Automatic Text Summarization

Posted on September 10 2015 in Natural Language Processing

Background

Automatic text summarization is an area of machine learning that has made significant progress over the past years. We read hundreds and thousands of articles either on our desktop, tablet, or mobile devices, and we simply don't have the time to peruse all of them. As such problem of information overload becomes more salient with the exponential growth in the quantity of data, such as the online and offline articles, books, and newspapers, so has our interest in automatic text summarization to reduce time and inefficiency of digesting them. Automatic summarization reduces a text document using natural language processing to create a coherent, robust summary without loss of important ideas of the original document. I've decided to build a naive but powerful text summarization tool in R that feeds in and summarizes TechCrunch and The New York Times articles from their respective Facebook pages.

There are two major approaches to text summarization: one that is extraction-based and the other abstraction-based. I'll be focusing on the extractive method which works by selecting a subset of words, phrases or sentences that already exist in the original text to make the summary. On the other hand, the abstractive method try to form the summary by building words, phrases or sentences from scratch. The latter is much more complicated than the former, so much of the research has focused on the former.

» **PROBLEM 1**
Reproduce the passage of the text summarization post word for word, beginning at the words that have "There are two" and stopping after "on the former.".
» **PROBLEM 2**
Continue the post on automatic text summarization from the point where it stops.
The records play no part in what follows and can be passed over.

» **DATA UNDER STUDY**
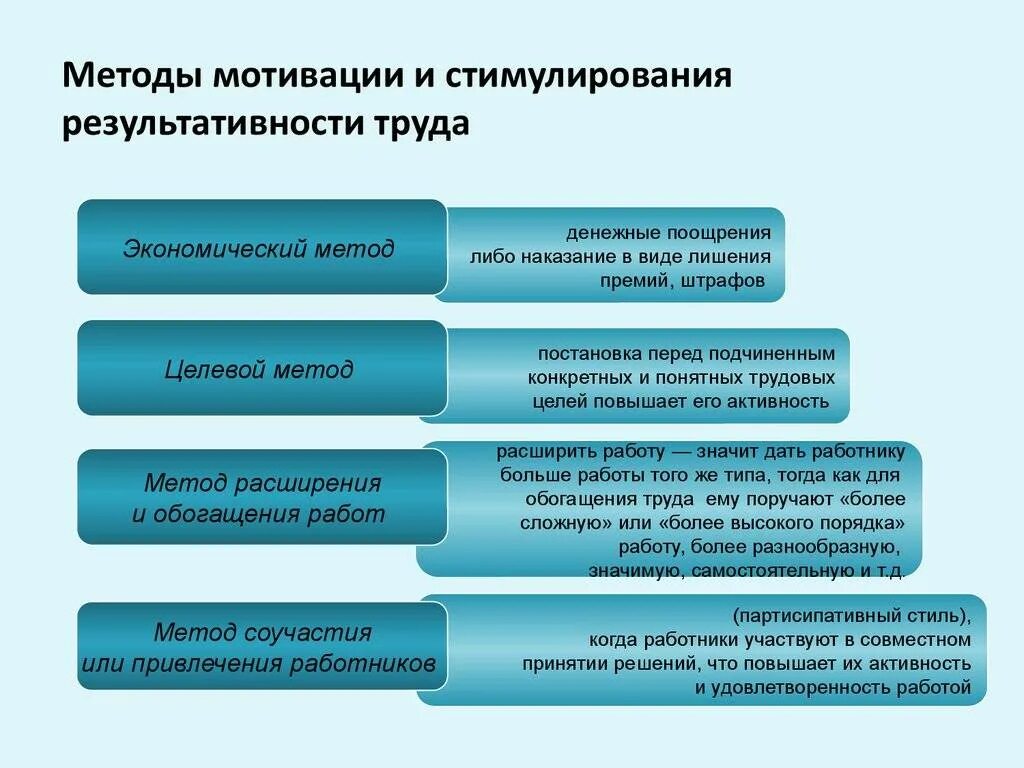 Методы мотивации и стимулирования результативности труда

Экономический метод

денежные поощрения либо наказание в виде лишения премий, штрафов

Целевой метод

постановка перед подчиненным конкретных и понятных трудовых целей повышает его активность

Метод расширения и обогащения работ

расширить работу — значит дать работнику больше работы того же типа, тогда как для обогащения труда ему поручают «более сложную» или «более высокого порядка» работу, более разнообразную, значимую, самостоятельную и т.д.

Метод соучастия или привлечения работников

(партисипативный стиль), когда работники участвуют в совместном принятии решений, что повышает их активность и удовлетворенность работой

» **EXERCISE OUTPUT 1**
There are two major approaches to text summarization: one that is extraction-based and the other abstraction-based. I'll be focusing on the extractive method which works by selecting a subset of words, phrases or sentences that already exist in the original text to make the summary. On the other hand, the abstractive method try to form the summary by building words, phrases or sentences from scratch. The latter is much more complicated than the former, so much of the research has focused on the former.

» **EXERCISE OUTPUT 2**
Algorithm

In extractive methods, culling key words, sentences, or paragraphs is very important. The naive algorithm I've written in R extracts the key sentence from each paragraph in the document. So if there are five paragraphs in an article, then the algorithm will return five key sentences as a summary. Why am I doing this? Well, I assume that each paragraph is well-written, meaning it contains one main idea and purpose. This is a pretty solid assumption in that the writers of news and blog articles want to make sure they convey their ideas succinctly and coherently. If their writings are sloppy and unclear, then the readers would get confused as to what they are trying to say. So for each paragraph, the algorithm computes a similarity score between any two sentences. The similarity score is roughly calculated as two times the number of words that overlap divided by the total number of words in two sentences:

\begin{equation*} \dfrac{2 \times |Sentence_1 \cap Sentence_2|}{|Sentence_1| + |Sentence_2|} \end{equation*}

where $Sentence_1$ represents a set of words in the first sentence and $Sentence_2$ a set of words in the second. The intuition is that we would split each sentence into words or tokens, count how many common words there are, and then normalize the result with the average length of the two sentences. This similarity function is called Dice coefficient, but feel free to use other similarity metrics such as Jaccard and Cosine similarity or even Euclidean distance. Once we have a list of similarity scores for every sentence in a paragraph, we choose the sentence that have the highest sum of its similarity scores to be the key sentence of the paragraph.

Pseudocode

Split a text document into pre-existing paragraphs.
Remove stopwords and non-alphanumeric characters in every sentence. Stem all words.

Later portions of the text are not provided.